▶ _Rows_
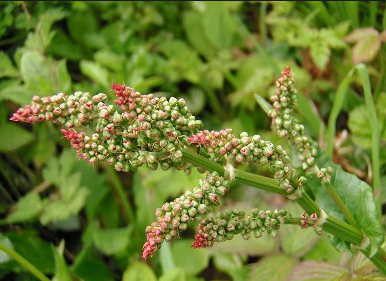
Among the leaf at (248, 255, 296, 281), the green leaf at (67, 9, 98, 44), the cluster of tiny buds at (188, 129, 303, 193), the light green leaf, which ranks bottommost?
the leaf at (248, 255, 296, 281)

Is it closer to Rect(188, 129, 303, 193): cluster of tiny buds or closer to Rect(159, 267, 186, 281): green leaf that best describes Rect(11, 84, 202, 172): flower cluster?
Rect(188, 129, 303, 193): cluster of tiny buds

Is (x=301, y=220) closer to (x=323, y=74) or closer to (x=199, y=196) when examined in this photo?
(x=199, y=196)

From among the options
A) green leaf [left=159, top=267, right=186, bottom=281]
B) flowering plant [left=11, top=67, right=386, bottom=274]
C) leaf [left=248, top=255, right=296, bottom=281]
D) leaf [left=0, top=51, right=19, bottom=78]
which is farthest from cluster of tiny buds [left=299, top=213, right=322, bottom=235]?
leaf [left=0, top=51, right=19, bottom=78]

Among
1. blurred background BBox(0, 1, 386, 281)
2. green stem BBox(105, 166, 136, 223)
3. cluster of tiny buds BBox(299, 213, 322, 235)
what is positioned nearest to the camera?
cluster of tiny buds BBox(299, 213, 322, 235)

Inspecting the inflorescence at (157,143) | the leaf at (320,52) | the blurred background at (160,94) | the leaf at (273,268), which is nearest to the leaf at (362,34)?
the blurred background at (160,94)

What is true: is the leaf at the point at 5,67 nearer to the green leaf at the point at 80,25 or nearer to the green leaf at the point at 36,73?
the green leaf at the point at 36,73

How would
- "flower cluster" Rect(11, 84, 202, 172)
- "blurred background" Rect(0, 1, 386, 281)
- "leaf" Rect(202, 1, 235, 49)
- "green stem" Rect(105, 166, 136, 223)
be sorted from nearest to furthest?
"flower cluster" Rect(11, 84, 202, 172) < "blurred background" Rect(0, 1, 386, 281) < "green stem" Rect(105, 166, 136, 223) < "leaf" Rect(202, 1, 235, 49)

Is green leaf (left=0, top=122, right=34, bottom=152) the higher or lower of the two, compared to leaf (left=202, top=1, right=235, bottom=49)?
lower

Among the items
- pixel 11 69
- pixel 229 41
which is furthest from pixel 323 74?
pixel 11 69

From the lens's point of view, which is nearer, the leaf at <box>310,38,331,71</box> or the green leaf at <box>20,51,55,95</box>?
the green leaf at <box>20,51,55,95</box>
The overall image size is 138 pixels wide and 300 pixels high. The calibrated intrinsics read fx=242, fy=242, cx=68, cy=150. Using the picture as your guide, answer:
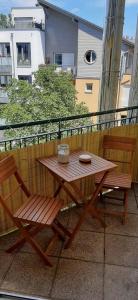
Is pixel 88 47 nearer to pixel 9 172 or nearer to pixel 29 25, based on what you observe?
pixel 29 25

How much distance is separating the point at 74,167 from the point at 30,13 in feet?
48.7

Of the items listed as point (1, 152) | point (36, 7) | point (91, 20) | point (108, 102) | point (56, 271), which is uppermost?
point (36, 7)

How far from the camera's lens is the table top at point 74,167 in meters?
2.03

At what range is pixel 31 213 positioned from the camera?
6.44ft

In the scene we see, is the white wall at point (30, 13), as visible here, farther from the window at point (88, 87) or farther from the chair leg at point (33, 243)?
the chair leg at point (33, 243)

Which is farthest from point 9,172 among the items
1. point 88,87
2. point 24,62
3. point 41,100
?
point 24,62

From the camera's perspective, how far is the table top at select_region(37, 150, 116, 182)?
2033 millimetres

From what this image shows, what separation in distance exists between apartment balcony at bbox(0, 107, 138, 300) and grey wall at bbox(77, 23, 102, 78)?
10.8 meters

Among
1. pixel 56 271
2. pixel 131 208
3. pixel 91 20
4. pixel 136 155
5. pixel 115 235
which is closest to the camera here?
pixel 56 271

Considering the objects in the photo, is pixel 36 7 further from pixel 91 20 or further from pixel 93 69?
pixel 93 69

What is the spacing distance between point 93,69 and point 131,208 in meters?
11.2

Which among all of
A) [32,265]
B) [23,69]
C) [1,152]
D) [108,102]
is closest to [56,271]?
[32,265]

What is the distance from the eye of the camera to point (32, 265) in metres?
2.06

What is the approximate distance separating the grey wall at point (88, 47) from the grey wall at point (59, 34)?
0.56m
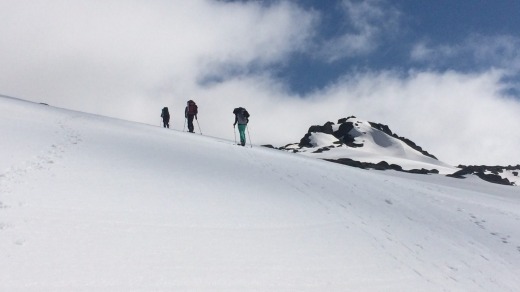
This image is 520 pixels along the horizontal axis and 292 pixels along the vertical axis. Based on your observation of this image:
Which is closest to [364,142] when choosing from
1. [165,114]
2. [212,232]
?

---

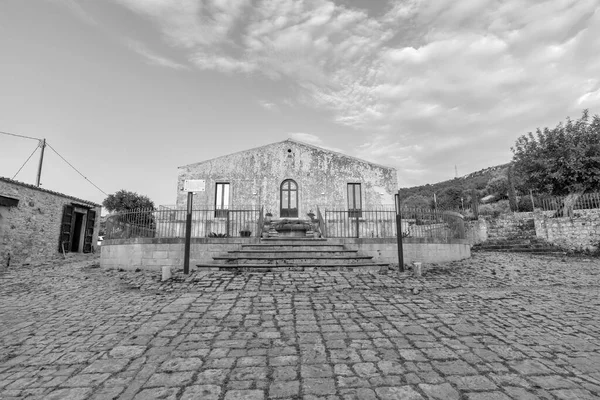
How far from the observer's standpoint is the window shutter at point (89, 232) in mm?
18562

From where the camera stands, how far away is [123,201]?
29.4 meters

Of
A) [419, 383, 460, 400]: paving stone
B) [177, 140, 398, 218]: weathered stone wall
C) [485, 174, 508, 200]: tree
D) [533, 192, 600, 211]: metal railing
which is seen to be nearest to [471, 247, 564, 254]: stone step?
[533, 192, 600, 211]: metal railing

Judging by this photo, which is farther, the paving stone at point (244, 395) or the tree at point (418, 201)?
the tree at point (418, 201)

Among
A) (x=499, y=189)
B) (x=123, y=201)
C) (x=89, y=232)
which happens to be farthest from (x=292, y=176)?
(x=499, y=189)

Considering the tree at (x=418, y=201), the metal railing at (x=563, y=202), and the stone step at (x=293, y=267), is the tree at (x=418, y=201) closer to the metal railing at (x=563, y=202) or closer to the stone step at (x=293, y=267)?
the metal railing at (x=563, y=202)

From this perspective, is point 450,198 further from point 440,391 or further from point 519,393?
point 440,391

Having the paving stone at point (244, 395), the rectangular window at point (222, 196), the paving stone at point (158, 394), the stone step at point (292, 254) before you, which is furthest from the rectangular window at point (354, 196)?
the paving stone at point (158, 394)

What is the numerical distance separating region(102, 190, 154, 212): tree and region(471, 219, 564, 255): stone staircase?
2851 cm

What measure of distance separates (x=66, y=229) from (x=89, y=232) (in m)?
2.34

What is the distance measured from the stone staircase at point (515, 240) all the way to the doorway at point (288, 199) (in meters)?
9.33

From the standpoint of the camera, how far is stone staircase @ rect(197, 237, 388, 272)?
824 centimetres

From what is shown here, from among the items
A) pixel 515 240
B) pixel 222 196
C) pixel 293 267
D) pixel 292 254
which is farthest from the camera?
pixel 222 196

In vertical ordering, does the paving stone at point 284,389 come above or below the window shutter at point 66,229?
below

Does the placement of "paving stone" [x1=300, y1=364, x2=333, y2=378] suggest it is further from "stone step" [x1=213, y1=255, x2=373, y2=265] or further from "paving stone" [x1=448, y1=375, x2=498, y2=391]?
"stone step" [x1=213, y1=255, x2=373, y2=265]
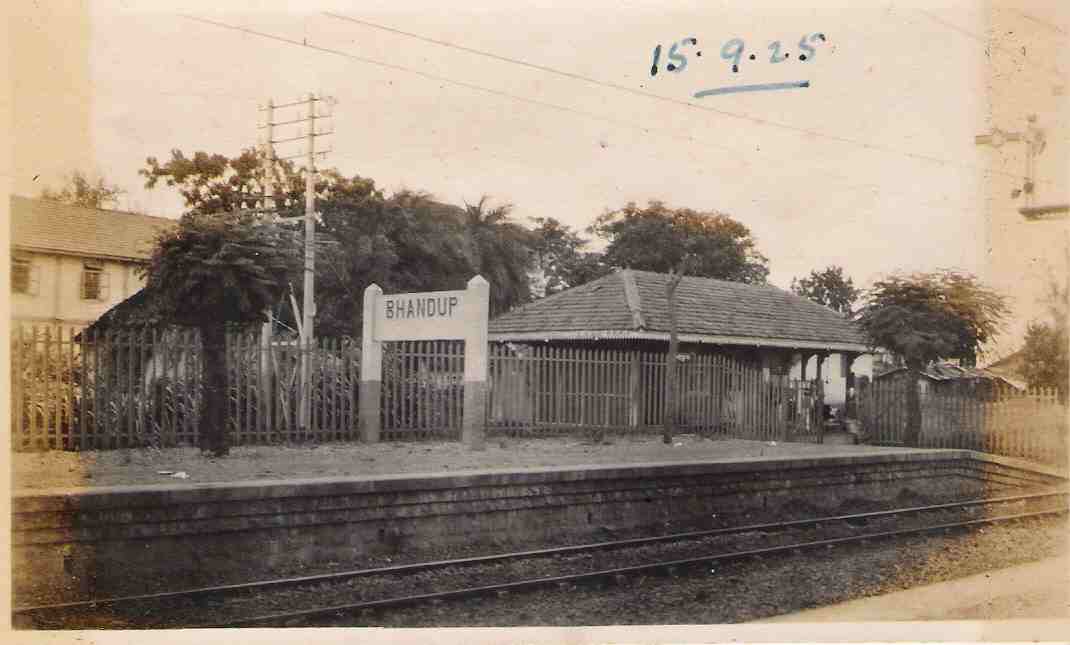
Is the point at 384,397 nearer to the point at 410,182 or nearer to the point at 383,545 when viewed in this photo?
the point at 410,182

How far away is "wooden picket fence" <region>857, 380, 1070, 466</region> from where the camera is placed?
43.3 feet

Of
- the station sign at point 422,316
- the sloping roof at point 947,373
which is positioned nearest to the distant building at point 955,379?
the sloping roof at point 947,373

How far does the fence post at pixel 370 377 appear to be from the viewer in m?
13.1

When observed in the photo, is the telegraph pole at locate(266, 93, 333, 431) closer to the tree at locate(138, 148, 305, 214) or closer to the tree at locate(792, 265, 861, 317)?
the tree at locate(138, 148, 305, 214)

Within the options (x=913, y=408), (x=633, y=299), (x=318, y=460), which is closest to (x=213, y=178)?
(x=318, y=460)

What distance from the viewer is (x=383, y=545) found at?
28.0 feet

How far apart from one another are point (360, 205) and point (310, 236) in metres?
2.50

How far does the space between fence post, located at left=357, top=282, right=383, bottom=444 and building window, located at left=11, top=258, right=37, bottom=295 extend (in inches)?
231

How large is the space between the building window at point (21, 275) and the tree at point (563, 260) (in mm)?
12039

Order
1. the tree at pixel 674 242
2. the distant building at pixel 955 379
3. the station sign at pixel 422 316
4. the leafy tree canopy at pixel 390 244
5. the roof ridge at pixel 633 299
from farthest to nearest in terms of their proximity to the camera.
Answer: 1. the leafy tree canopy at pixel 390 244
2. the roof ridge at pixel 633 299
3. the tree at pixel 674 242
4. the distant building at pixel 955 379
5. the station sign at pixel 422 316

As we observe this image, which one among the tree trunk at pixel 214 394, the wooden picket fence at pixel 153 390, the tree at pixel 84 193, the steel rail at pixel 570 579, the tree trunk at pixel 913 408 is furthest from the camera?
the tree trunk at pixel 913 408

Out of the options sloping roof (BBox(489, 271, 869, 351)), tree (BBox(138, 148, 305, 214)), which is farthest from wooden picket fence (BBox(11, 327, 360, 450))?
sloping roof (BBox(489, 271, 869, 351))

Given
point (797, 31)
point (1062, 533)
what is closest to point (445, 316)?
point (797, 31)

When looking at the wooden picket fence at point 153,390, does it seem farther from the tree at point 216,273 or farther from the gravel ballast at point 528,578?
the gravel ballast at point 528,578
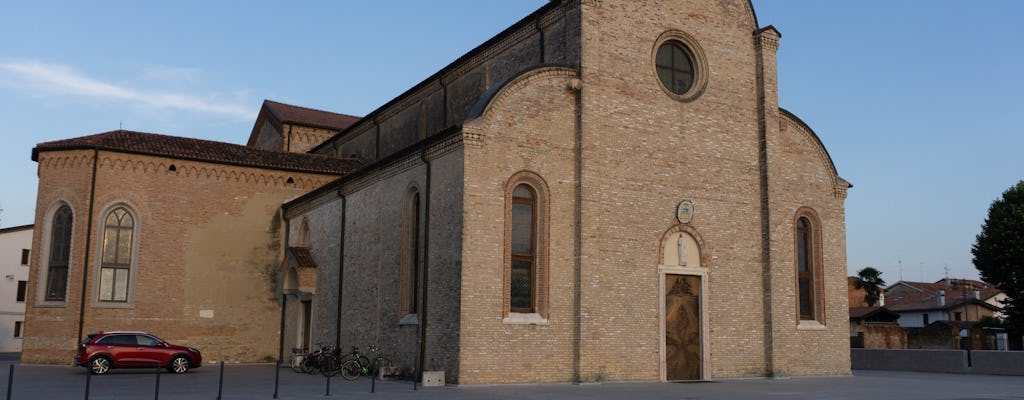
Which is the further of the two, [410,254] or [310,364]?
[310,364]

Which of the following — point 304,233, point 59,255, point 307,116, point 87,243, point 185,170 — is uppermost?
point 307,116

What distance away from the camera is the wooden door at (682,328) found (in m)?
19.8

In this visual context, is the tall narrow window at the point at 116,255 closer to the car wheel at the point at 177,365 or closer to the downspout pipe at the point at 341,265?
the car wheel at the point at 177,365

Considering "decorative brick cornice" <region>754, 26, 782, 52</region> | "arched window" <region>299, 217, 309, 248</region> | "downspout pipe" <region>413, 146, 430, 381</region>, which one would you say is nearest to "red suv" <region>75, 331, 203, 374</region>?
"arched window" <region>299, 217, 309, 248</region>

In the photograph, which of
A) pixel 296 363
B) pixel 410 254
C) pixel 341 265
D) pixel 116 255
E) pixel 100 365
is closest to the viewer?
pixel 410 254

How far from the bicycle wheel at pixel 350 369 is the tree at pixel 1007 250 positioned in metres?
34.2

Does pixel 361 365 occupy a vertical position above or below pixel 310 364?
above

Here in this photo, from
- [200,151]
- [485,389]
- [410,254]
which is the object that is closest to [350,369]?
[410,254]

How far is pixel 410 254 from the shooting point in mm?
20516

▶ _Exercise instructions_
Show every line of the records above that contains the word "paving".

▶ _Exercise output_
A) [419, 383, 460, 400]: paving stone
Judging by this photo, which is farther, the paving stone at point (244, 395) or the tree at point (418, 201)?
Having the paving stone at point (244, 395), the rectangular window at point (222, 196), the paving stone at point (158, 394), the stone step at point (292, 254) before you, which is furthest from the rectangular window at point (354, 196)?
the paving stone at point (158, 394)
In vertical ordering, does the paving stone at point 284,389 come above or below the window shutter at point 66,229?
Does the placement of "paving stone" [x1=300, y1=364, x2=333, y2=378] suggest it is further from "stone step" [x1=213, y1=255, x2=373, y2=265] or further from "paving stone" [x1=448, y1=375, x2=498, y2=391]?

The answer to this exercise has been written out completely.